### PROBLEM DESCRIPTION
All of the data should be copied exactly, with the pictures left out.

Start of SUPPLIED MATERIAL

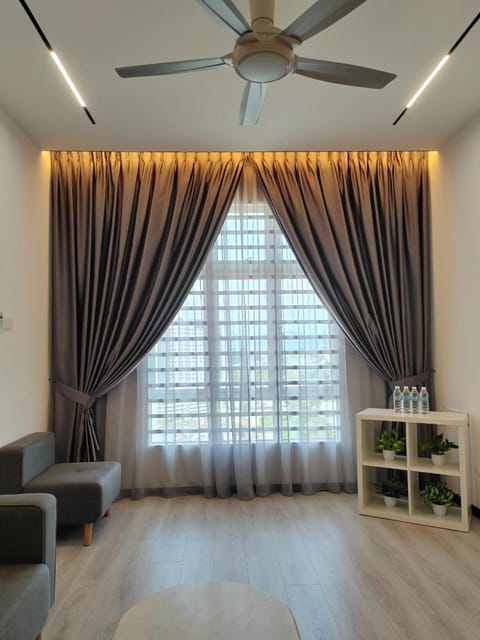Property building, Living room, Seating area, Drinks, air conditioner, air conditioner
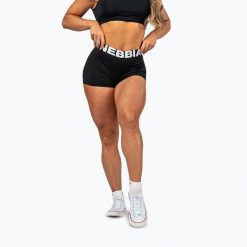 Spodenki treningowe damskie NEBBIA Glute Pump. Czarne spodenki sportowe damskie Nebbia, bez wzorów, z elastanu. Za 159.99 zł.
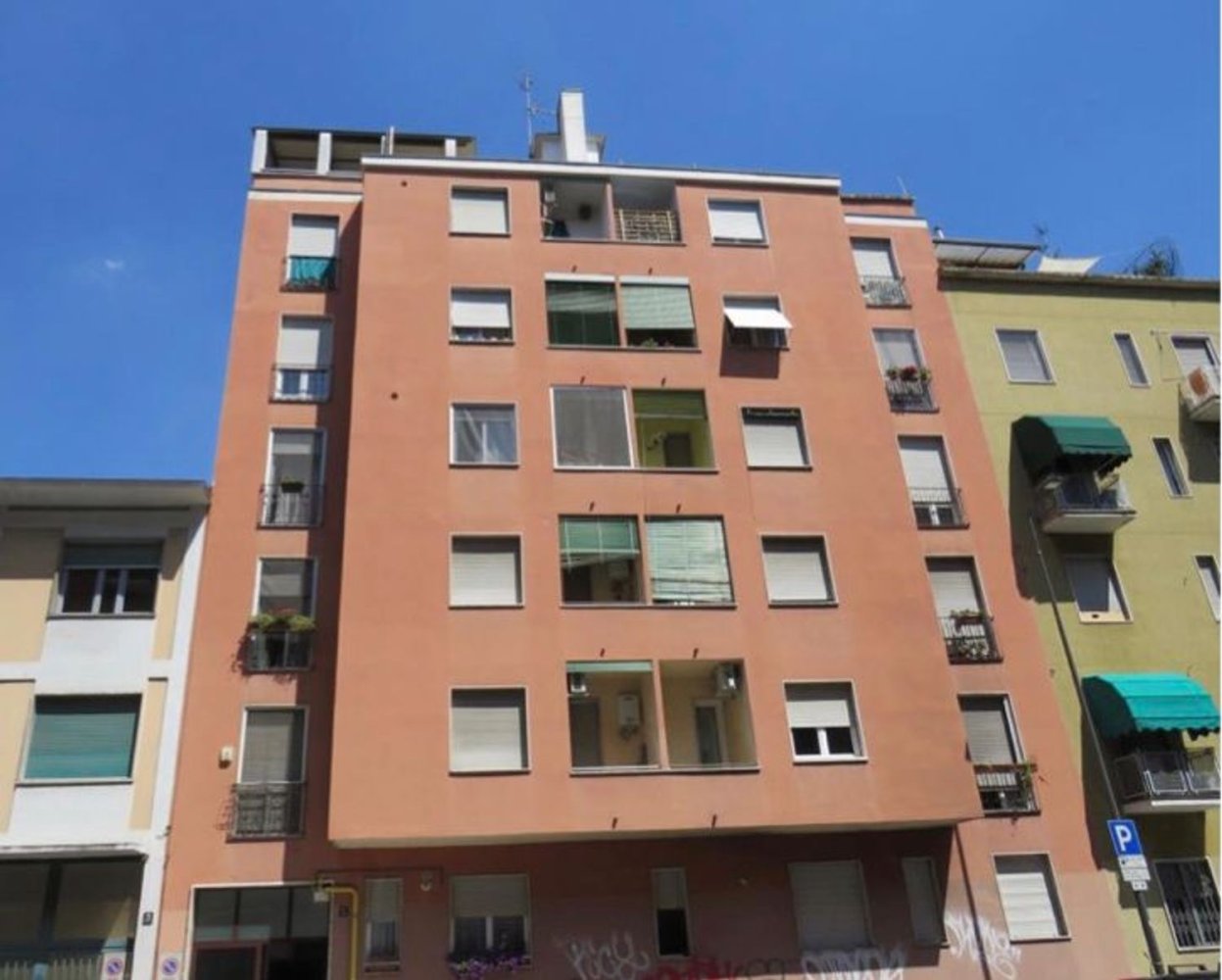 4-salle Appartement à Milan, Italy No. 244339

End of SUPPLIED MATERIAL

### RESPONSE FOR THIS EXERCISE
Property building, Living room, Seating area, Drinks, air conditioner, air conditioner
 Spodenki treningowe damskie NEBBIA Glute Pump. Czarne spodenki sportowe damskie Nebbia, bez wzorów, z elastanu. Za 159.99 zł.
 4-salle Appartement à Milan, Italy No. 244339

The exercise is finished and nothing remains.